| EXERCISE INPUTS |

"""

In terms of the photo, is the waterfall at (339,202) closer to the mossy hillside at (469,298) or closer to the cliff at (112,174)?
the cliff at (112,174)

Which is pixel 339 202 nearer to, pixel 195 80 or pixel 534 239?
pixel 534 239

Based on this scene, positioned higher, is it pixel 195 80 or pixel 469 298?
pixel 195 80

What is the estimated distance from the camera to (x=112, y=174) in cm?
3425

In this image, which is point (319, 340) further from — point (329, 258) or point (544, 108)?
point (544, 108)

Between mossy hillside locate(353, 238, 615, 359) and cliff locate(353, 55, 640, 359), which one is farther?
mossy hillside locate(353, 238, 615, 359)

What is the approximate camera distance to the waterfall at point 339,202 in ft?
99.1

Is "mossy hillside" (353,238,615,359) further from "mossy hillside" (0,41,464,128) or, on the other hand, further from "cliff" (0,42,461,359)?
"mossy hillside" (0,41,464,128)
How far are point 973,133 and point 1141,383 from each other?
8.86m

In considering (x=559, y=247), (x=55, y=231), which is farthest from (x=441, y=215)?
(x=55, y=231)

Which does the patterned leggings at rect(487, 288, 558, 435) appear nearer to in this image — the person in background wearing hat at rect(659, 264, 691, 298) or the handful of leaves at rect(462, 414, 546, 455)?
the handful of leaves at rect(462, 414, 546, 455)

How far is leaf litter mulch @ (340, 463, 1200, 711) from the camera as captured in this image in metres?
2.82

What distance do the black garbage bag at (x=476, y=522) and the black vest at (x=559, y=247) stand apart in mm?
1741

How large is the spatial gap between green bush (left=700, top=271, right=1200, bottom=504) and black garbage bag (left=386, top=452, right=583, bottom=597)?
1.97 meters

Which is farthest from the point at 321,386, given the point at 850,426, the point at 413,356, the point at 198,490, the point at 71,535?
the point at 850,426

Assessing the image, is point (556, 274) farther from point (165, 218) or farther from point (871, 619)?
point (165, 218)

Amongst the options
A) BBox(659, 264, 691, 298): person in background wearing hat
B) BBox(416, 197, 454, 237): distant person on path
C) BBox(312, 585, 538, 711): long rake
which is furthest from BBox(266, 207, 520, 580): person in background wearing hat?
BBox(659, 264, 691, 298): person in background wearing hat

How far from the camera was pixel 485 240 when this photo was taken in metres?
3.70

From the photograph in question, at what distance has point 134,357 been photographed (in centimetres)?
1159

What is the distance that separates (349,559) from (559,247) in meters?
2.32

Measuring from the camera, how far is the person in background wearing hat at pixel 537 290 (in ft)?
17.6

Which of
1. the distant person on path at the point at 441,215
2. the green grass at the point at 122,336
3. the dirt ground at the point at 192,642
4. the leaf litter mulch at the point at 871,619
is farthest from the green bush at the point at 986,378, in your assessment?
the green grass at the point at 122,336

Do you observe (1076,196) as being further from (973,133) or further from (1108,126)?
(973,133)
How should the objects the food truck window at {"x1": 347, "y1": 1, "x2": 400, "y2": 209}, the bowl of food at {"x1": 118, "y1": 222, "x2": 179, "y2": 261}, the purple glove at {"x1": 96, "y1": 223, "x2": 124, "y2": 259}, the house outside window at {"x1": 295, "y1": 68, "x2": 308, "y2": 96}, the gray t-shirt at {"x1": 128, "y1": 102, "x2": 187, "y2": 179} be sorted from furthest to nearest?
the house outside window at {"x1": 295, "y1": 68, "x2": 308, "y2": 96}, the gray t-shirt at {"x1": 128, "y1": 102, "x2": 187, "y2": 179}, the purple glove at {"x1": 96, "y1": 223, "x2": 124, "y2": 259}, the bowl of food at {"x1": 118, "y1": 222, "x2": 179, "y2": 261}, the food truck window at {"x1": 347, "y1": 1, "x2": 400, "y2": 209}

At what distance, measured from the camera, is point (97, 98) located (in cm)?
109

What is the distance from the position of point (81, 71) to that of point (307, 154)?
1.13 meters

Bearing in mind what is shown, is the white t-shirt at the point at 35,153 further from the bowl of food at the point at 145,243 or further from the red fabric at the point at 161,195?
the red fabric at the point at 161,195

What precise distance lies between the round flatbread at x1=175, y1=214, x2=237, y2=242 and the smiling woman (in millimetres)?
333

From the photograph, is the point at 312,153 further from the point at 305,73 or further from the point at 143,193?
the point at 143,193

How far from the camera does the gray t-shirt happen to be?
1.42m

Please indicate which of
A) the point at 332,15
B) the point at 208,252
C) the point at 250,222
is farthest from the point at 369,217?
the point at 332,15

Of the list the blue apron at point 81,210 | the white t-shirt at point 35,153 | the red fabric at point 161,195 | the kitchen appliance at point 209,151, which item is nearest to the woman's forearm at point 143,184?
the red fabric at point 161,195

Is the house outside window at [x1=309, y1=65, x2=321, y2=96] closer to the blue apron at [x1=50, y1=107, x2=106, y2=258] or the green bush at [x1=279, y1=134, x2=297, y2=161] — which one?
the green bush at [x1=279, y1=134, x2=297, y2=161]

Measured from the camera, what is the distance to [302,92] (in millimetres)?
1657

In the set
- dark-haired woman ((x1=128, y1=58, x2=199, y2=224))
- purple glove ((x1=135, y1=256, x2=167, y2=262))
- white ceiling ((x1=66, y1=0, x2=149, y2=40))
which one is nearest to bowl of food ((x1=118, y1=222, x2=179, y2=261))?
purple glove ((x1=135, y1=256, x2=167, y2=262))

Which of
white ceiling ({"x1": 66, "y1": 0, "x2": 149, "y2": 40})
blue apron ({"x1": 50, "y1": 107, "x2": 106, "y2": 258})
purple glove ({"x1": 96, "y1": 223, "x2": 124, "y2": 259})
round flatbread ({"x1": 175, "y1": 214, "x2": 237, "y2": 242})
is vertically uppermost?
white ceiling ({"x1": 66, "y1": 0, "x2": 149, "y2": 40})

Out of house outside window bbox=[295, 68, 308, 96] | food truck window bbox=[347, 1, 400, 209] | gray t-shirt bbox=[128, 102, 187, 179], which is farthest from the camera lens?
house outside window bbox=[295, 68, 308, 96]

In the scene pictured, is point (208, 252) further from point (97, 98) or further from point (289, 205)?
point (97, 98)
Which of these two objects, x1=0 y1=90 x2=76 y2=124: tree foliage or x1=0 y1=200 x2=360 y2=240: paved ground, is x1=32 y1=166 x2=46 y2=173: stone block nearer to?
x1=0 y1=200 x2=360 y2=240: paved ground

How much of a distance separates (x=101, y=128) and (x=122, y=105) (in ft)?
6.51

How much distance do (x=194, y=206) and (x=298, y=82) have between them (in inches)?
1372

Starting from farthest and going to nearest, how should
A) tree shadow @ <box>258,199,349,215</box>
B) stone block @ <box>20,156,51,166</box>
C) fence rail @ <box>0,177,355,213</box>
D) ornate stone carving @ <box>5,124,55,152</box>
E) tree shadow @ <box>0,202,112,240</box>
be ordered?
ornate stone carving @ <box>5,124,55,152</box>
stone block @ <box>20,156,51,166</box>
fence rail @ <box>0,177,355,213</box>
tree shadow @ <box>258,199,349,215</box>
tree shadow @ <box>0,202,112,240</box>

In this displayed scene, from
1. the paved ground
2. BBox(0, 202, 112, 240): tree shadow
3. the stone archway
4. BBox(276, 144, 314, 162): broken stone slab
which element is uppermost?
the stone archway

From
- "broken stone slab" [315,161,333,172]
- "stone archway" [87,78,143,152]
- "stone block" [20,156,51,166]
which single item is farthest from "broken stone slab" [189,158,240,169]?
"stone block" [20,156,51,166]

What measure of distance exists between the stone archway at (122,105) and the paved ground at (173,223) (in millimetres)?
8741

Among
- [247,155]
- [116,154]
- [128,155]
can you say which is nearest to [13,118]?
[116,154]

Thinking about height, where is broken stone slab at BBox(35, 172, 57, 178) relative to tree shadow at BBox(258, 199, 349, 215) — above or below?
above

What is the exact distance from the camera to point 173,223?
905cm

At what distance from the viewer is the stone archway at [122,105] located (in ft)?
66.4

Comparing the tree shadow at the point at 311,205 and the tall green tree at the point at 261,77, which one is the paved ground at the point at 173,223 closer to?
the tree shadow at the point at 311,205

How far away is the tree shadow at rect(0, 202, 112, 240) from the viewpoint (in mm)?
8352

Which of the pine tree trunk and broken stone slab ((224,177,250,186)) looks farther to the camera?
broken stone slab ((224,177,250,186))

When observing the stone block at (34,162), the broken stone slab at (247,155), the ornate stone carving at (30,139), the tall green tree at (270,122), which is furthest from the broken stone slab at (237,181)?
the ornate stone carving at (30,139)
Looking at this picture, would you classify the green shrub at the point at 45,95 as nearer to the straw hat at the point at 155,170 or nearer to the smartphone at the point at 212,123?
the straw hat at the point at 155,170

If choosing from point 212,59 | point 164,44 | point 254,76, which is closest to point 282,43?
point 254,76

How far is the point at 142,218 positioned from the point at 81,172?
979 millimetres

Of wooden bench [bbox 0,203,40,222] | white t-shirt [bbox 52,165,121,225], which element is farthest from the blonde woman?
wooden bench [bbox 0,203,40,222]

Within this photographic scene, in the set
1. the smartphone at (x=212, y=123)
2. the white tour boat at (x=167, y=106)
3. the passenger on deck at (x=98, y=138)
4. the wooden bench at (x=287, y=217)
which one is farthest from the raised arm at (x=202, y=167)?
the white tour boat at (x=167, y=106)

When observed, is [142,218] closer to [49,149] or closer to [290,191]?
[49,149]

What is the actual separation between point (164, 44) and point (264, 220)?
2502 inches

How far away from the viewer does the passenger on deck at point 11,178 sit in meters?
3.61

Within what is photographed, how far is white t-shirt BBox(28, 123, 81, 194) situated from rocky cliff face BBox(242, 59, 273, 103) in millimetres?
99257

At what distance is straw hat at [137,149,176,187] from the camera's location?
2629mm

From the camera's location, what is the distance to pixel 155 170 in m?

"""

| TASK DIRECTIONS |
Reproduce only the lines running from the one with "When observed, is" through the final line of the listing above, both ends included.

| ANSWER IN FULL |
When observed, is [142,218] closer to [49,149] or closer to [290,191]?
[49,149]

What is the actual separation between point (164, 44) and point (264, 220)?
2502 inches

How far away from the viewer does the passenger on deck at point 11,178 sit in meters?
3.61

Within what is photographed, how far is white t-shirt BBox(28, 123, 81, 194) situated from rocky cliff face BBox(242, 59, 273, 103) in millimetres?
99257

At what distance is straw hat at [137,149,176,187] from the camera's location?
2629mm

From the camera's location, what is the distance to pixel 155 170 in m?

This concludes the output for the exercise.